# [Supplied material]
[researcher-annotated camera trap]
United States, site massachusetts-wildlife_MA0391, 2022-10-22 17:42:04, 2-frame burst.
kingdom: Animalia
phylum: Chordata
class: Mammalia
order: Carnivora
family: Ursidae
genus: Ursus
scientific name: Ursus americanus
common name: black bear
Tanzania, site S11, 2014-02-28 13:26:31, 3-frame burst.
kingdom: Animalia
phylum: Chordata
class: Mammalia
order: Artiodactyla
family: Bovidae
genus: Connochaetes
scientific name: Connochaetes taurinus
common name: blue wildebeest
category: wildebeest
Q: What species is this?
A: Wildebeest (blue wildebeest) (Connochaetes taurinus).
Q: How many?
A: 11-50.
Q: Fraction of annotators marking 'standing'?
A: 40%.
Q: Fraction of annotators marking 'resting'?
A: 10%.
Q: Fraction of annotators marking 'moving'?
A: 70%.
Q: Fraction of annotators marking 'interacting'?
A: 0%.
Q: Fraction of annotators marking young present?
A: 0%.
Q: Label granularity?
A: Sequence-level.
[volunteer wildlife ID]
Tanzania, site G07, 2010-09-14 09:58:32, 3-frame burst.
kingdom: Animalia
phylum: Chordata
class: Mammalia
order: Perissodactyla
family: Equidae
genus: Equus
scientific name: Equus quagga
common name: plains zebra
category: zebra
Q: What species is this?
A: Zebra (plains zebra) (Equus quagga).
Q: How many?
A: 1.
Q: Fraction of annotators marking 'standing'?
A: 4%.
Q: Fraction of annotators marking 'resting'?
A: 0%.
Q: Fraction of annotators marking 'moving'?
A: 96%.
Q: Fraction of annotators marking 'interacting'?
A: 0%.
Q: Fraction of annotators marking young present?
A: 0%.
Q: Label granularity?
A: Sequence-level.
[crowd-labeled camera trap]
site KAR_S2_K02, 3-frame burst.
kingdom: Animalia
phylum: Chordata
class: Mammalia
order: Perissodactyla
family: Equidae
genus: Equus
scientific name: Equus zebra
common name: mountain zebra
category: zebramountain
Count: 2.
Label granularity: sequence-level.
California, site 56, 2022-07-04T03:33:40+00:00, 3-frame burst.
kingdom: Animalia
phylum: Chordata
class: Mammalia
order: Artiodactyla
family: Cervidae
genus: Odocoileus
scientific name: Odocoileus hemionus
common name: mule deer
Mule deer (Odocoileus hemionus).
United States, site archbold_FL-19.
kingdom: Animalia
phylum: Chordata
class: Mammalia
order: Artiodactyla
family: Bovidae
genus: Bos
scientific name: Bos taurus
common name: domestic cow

# [Action item]
Your answer must be the lines from the one containing "United States, site archbold_FL-19." to the last line of the entries, repeated exactly and with nothing else.

# [Finished exercise]
United States, site archbold_FL-19.
kingdom: Animalia
phylum: Chordata
class: Mammalia
order: Artiodactyla
family: Bovidae
genus: Bos
scientific name: Bos taurus
common name: domestic cow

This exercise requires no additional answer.